BAB IV - 5

"Aku tidak melihat celah!"

"SISWA! MENGAPA KALIAN TIDAK BERANGKAT KE RUANG PERSAUDARAAN!" teriak seorang dengan suara penuh otoritas.

Aku mengangkat kepalaku dan mendapati seorang Pembina Wisma berdiri menatap kami dengan amarah. Namun, dari matanya terlihat amarah itu datang dari dalam hati yang menyayangi, bagai seorang ayah yang menegur anak-anaknya.

Di sisi lain, aku mendapati wajah Gaharu berubah 180 derajat. Wajah bangga dan sinisnya berubah menjadi wajah penuh benci dan..., putus asa?

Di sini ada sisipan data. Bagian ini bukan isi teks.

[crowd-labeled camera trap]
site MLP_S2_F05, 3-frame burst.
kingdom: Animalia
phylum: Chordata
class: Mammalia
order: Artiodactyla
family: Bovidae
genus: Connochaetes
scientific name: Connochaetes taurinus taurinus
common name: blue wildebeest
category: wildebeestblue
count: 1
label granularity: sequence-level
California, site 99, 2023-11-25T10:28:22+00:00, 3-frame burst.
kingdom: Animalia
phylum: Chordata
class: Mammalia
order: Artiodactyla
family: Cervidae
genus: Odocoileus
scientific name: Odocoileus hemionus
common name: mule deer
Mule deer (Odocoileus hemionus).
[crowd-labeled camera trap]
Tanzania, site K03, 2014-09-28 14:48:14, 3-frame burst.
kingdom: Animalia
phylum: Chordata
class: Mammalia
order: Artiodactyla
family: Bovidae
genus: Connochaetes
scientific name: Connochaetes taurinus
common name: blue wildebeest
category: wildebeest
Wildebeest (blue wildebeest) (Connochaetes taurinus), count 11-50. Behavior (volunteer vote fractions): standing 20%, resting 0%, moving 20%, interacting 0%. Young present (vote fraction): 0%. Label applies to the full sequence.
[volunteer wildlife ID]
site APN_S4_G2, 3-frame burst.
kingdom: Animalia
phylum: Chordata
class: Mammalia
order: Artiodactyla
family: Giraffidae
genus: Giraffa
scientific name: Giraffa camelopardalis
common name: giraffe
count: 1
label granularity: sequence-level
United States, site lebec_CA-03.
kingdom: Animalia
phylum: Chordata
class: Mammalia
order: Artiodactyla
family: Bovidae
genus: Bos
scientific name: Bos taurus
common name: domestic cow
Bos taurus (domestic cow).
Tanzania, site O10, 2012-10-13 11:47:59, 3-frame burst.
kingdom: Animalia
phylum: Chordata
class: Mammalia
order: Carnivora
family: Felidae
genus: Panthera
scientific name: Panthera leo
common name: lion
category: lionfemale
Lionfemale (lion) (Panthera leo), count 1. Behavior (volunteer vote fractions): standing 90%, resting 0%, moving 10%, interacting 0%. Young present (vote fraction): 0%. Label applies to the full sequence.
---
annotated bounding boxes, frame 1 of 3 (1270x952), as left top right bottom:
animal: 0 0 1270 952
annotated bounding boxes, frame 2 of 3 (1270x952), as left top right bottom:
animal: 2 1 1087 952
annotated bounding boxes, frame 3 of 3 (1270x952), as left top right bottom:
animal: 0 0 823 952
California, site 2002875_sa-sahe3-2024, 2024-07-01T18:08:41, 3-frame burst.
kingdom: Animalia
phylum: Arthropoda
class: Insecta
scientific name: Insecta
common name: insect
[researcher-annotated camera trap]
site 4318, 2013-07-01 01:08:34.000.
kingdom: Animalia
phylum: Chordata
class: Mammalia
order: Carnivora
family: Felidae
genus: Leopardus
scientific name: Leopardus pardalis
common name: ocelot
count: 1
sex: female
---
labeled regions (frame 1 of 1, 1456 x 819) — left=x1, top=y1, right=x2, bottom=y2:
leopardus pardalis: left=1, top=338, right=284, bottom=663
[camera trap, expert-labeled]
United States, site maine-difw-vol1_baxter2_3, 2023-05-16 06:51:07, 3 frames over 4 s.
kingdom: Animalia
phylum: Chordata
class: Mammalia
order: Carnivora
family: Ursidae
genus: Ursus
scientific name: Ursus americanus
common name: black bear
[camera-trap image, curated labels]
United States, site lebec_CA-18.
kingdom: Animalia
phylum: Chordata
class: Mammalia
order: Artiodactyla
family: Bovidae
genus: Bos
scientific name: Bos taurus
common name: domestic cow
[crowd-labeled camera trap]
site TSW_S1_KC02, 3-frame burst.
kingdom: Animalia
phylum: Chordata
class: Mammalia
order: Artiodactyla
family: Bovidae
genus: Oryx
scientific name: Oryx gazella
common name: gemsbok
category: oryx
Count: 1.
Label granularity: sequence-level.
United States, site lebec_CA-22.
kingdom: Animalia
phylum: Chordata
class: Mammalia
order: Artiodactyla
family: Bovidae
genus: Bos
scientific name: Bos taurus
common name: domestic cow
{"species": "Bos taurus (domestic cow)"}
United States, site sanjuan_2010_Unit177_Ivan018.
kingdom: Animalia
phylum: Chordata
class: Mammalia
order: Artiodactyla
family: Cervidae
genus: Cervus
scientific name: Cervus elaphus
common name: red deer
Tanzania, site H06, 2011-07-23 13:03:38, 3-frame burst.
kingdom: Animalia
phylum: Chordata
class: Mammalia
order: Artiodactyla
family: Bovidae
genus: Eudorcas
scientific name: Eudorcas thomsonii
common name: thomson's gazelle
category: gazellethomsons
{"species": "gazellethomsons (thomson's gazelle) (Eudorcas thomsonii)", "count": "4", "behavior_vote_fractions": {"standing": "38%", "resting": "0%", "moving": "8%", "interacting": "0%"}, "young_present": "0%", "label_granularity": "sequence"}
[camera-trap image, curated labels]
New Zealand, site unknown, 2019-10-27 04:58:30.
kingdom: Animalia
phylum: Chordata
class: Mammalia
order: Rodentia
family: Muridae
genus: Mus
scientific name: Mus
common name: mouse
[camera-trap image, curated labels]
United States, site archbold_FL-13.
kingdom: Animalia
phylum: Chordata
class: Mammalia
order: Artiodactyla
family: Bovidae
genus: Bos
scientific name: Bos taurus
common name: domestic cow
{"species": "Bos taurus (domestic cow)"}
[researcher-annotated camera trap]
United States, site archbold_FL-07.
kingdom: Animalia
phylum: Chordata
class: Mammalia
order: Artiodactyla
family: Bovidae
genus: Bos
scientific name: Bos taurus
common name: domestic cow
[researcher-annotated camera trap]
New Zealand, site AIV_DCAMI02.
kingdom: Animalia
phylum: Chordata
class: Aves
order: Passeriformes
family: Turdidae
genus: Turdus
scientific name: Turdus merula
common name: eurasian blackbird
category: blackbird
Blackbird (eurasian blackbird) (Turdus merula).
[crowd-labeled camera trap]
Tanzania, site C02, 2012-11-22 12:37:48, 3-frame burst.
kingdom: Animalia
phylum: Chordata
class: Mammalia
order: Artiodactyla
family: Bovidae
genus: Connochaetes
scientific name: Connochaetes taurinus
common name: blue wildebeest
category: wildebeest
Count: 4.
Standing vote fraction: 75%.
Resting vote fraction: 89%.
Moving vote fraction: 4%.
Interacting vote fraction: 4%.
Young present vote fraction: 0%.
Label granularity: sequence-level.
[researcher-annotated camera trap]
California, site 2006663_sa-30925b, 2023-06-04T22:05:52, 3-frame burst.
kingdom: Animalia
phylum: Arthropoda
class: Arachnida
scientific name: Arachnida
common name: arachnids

Gaharu merasa tak berdaya di hadapan Pembina Wisma ini.

"Berdiri siswa!"

"Siap pak!"

"ENGGA LU TE –!"

"BERDIRI!"

Gaharu terdiam. Dia menembakkan tatapan benci kepada Pembina Wisma yang baru saja menginjak harga dirinya.

"Segera berangkat ke Ruang Persaudaraan. Kegiatan makan siang akan segera di mulai!"

Gaharu yang merasakan kesal amat sangat meninggalkan lapangan apel. Sedangkan aku, aku berdiri menghadap beliau.

"Terima kasih pak."

"Kamu juga segera berangkat siswa."

"Siap pak!" balasku. Namun, kenyataannya aku tidak ingin langsung berangkat. Aku baru saja mendapatkan cahaya dari jurang gelap yang baru saja aku selami. Ada figur yang ditakuti oleh Gaharu. Artinya, ada peluang bagiku untuk tetap meneruskan investigasi ini.

"Tanyakan sekarang Oni!" batinku untuk menyemangatkan diri.

"Izin pak!" sahutku keras. "Bapak tahu 'Wisma 17' belas itu apa?"

Dia menatapku datar. Namun, keringat dinginnya yang merembes dari kulit pelipis dia berkata lain. Dia mengetahui sesuatu.

"Ada apa memangnya siswa?"

Aku kemudian bergegas melemparkan tas kanvasku ke hadapan perutku untuk mengambil buku catatanku. Kemudian, catatan itu ku hadapkan padanya. "Izin pak. Mungkin saya yang terlalu percaya dengan takhayul, namun saya rasa 'Wisma 17' dengan kejadian di Aula Aksara ada hubungannya pak."

Saat beliau menatap kepada buku yang aku sodorkan, badai rasa sedih berhembus kencang dari wajahnya. Mulutnya masih bertahan bagai batu, namun mata dia tidak berbohong. Dia mengenal buku yang aku pegang. Dia begitu kenal buku itu bagai dia bertemu anaknya yang kembali hidup.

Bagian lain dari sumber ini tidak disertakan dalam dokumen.